> _WHAT YOU SHOULD DO_: Reproduce every one of the lines below word for word, without changing, dropping, or adding anything.

---+---

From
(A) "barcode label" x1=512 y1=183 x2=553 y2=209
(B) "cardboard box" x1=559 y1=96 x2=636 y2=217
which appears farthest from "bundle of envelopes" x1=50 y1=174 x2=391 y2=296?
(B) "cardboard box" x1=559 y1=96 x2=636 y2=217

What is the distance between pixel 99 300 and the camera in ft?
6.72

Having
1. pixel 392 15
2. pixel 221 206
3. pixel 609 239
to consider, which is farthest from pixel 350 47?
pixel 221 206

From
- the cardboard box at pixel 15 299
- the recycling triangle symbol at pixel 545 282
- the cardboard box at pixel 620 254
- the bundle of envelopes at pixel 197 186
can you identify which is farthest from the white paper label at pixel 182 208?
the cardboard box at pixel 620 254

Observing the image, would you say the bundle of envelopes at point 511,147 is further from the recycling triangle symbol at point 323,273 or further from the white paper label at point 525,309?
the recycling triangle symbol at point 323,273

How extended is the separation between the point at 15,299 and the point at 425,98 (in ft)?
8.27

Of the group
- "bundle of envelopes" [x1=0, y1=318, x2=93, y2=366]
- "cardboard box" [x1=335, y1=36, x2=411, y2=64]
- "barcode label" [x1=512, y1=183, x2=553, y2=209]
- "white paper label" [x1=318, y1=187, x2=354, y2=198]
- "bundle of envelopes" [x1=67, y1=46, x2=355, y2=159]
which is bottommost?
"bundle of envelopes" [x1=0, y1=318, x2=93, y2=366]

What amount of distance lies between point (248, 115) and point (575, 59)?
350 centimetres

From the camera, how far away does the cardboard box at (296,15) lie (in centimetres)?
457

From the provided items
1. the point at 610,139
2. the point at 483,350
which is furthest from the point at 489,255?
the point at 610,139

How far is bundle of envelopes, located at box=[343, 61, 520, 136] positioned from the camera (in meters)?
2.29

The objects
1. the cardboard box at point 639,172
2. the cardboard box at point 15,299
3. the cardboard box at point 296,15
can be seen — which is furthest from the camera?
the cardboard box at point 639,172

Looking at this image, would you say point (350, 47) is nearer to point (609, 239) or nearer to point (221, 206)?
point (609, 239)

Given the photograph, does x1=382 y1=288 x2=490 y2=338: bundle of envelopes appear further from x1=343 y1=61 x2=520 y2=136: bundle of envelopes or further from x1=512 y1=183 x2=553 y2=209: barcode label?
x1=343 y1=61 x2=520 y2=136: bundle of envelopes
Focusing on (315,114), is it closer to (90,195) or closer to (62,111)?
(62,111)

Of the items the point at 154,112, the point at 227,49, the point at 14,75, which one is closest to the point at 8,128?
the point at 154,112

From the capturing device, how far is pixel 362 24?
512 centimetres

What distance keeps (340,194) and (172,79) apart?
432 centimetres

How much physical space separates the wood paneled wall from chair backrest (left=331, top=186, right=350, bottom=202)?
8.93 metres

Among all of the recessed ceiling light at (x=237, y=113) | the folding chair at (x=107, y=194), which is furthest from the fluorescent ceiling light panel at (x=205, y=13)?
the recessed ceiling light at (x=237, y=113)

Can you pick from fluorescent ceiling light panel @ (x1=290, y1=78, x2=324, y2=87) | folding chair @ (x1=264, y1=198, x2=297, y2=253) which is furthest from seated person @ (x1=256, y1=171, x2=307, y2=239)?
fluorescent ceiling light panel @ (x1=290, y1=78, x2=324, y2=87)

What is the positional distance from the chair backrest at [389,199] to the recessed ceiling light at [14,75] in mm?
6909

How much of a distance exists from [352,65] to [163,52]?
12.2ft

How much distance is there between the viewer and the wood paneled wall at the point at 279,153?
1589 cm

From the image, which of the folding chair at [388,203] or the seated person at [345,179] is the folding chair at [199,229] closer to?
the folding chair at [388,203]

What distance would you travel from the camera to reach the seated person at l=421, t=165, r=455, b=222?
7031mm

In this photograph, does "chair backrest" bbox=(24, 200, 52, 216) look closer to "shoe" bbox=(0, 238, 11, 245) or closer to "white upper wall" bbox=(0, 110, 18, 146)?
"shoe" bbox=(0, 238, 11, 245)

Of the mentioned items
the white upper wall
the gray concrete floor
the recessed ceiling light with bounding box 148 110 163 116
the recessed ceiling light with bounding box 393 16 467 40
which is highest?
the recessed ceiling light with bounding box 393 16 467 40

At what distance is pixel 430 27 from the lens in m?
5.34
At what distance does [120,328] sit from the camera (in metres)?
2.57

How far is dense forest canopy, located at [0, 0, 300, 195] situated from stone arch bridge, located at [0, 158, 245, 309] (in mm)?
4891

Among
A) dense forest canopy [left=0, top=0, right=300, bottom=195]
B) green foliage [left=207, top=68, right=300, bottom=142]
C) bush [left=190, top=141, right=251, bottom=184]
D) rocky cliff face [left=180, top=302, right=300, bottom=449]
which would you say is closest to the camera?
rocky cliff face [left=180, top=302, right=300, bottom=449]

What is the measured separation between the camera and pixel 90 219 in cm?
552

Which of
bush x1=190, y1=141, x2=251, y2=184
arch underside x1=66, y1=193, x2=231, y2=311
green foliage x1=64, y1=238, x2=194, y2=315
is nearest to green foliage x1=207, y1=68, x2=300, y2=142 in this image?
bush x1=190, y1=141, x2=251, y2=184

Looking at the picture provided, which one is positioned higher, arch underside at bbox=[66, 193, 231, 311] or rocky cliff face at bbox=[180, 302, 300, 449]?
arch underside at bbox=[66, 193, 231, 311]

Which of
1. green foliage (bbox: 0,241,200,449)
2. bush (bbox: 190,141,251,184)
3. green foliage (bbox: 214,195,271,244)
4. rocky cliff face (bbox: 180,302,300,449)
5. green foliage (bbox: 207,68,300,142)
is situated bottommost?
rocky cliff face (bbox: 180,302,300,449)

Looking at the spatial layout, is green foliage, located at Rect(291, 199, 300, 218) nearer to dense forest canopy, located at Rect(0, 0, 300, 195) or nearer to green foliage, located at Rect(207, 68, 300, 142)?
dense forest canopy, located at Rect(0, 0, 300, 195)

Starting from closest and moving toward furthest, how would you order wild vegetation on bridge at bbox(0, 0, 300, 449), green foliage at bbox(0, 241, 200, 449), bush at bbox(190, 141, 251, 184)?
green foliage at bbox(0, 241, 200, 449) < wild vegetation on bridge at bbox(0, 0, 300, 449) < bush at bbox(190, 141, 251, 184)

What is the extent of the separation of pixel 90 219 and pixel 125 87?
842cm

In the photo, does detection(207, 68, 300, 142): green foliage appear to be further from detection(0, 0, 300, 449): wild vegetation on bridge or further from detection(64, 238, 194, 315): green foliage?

---+---

> _RESULT BELOW_:
From
(A) "barcode label" x1=512 y1=183 x2=553 y2=209
(B) "cardboard box" x1=559 y1=96 x2=636 y2=217
which appears farthest from "bundle of envelopes" x1=50 y1=174 x2=391 y2=296?
(B) "cardboard box" x1=559 y1=96 x2=636 y2=217

What is the distance between pixel 99 300 and the camera in ft?
6.72

Having
1. pixel 392 15
2. pixel 221 206
3. pixel 609 239
to consider, which is farthest from pixel 350 47?
pixel 221 206

From
- the cardboard box at pixel 15 299
- the recycling triangle symbol at pixel 545 282
- the cardboard box at pixel 620 254
- the bundle of envelopes at pixel 197 186
can you identify which is farthest from the white paper label at pixel 182 208?
the cardboard box at pixel 620 254

Observing the image, would you say the bundle of envelopes at point 511,147 is further from the recycling triangle symbol at point 323,273 or further from the white paper label at point 525,309?
the recycling triangle symbol at point 323,273

How extended is the separation between the point at 15,299 and the point at 425,98 (in ft)?
8.27

Of the group
- "bundle of envelopes" [x1=0, y1=318, x2=93, y2=366]
- "cardboard box" [x1=335, y1=36, x2=411, y2=64]
- "barcode label" [x1=512, y1=183, x2=553, y2=209]
- "white paper label" [x1=318, y1=187, x2=354, y2=198]
- "bundle of envelopes" [x1=67, y1=46, x2=355, y2=159]
which is bottommost?
"bundle of envelopes" [x1=0, y1=318, x2=93, y2=366]

What amount of distance lies between point (248, 115) and point (575, 59)?
350 centimetres

From the camera, how far away does the cardboard box at (296,15) lie (in centimetres)?
457

From the provided items
1. the point at 610,139
2. the point at 483,350
which is furthest from the point at 489,255?
the point at 610,139

How far is bundle of envelopes, located at box=[343, 61, 520, 136] positioned from the camera (in meters)?
2.29

The objects
1. the cardboard box at point 639,172
2. the cardboard box at point 15,299
3. the cardboard box at point 296,15
can be seen — which is furthest from the camera?
the cardboard box at point 639,172

Looking at this image, would you say point (350, 47) is nearer to point (609, 239) or nearer to point (221, 206)?
point (609, 239)

Given the photograph, does x1=382 y1=288 x2=490 y2=338: bundle of envelopes appear further from x1=343 y1=61 x2=520 y2=136: bundle of envelopes or further from x1=512 y1=183 x2=553 y2=209: barcode label?
x1=343 y1=61 x2=520 y2=136: bundle of envelopes
Focusing on (315,114), is it closer to (90,195) or closer to (62,111)?
(62,111)

Of the items the point at 154,112, the point at 227,49, the point at 14,75, which one is closest to the point at 8,128?
the point at 154,112

From the capturing device, how far is pixel 362 24?
512 centimetres

What distance keeps (340,194) and (172,79) apart?
432 centimetres

How much physical space separates the wood paneled wall from chair backrest (left=331, top=186, right=350, bottom=202)?
8.93 metres

Among all of the recessed ceiling light at (x=237, y=113) | the folding chair at (x=107, y=194), which is furthest from the fluorescent ceiling light panel at (x=205, y=13)?
the recessed ceiling light at (x=237, y=113)

Can you pick from fluorescent ceiling light panel @ (x1=290, y1=78, x2=324, y2=87) | folding chair @ (x1=264, y1=198, x2=297, y2=253) which is furthest from seated person @ (x1=256, y1=171, x2=307, y2=239)?
fluorescent ceiling light panel @ (x1=290, y1=78, x2=324, y2=87)

What is the positional distance from the chair backrest at [389,199] to the recessed ceiling light at [14,75] in mm?
6909

How much of a distance exists from [352,65] to [163,52]?
12.2ft

How much distance is there between the viewer and the wood paneled wall at the point at 279,153?
1589 cm

From the image, which of the folding chair at [388,203] or the seated person at [345,179] is the folding chair at [199,229] closer to?
the folding chair at [388,203]

What distance would you travel from the camera to reach the seated person at l=421, t=165, r=455, b=222?
7031mm

In this photograph, does "chair backrest" bbox=(24, 200, 52, 216) look closer to "shoe" bbox=(0, 238, 11, 245) or closer to "white upper wall" bbox=(0, 110, 18, 146)?
"shoe" bbox=(0, 238, 11, 245)

Of the mentioned items
the white upper wall
the gray concrete floor
the recessed ceiling light with bounding box 148 110 163 116
the recessed ceiling light with bounding box 393 16 467 40
which is highest?
the recessed ceiling light with bounding box 393 16 467 40

At what distance is pixel 430 27 from the lens in m?
5.34
At what distance does [120,328] sit from the camera (in metres)?
2.57

How far is dense forest canopy, located at [0, 0, 300, 195] situated from stone arch bridge, located at [0, 158, 245, 309] (in mm)?
4891

Among
A) dense forest canopy [left=0, top=0, right=300, bottom=195]
B) green foliage [left=207, top=68, right=300, bottom=142]
C) bush [left=190, top=141, right=251, bottom=184]
D) rocky cliff face [left=180, top=302, right=300, bottom=449]
which would you say is closest to the camera?
rocky cliff face [left=180, top=302, right=300, bottom=449]

What is the measured separation between the camera and pixel 90 219 in cm?
552

Which of
bush x1=190, y1=141, x2=251, y2=184
arch underside x1=66, y1=193, x2=231, y2=311
green foliage x1=64, y1=238, x2=194, y2=315
is nearest to green foliage x1=207, y1=68, x2=300, y2=142 in this image?
bush x1=190, y1=141, x2=251, y2=184

Looking at the picture provided, which one is positioned higher, arch underside at bbox=[66, 193, 231, 311] or rocky cliff face at bbox=[180, 302, 300, 449]?
arch underside at bbox=[66, 193, 231, 311]

Which of
1. green foliage (bbox: 0,241,200,449)
2. bush (bbox: 190,141,251,184)
3. green foliage (bbox: 214,195,271,244)
4. rocky cliff face (bbox: 180,302,300,449)
5. green foliage (bbox: 207,68,300,142)
is situated bottommost?
rocky cliff face (bbox: 180,302,300,449)

Looking at the spatial layout, is green foliage, located at Rect(291, 199, 300, 218) nearer to dense forest canopy, located at Rect(0, 0, 300, 195) or nearer to green foliage, located at Rect(207, 68, 300, 142)?
dense forest canopy, located at Rect(0, 0, 300, 195)

Starting from closest and moving toward furthest, how would you order wild vegetation on bridge at bbox(0, 0, 300, 449), green foliage at bbox(0, 241, 200, 449), bush at bbox(190, 141, 251, 184)?
green foliage at bbox(0, 241, 200, 449) < wild vegetation on bridge at bbox(0, 0, 300, 449) < bush at bbox(190, 141, 251, 184)

What is the extent of the separation of pixel 90 219 and pixel 125 87?
842cm

In the photo, does detection(207, 68, 300, 142): green foliage appear to be further from detection(0, 0, 300, 449): wild vegetation on bridge or further from detection(64, 238, 194, 315): green foliage?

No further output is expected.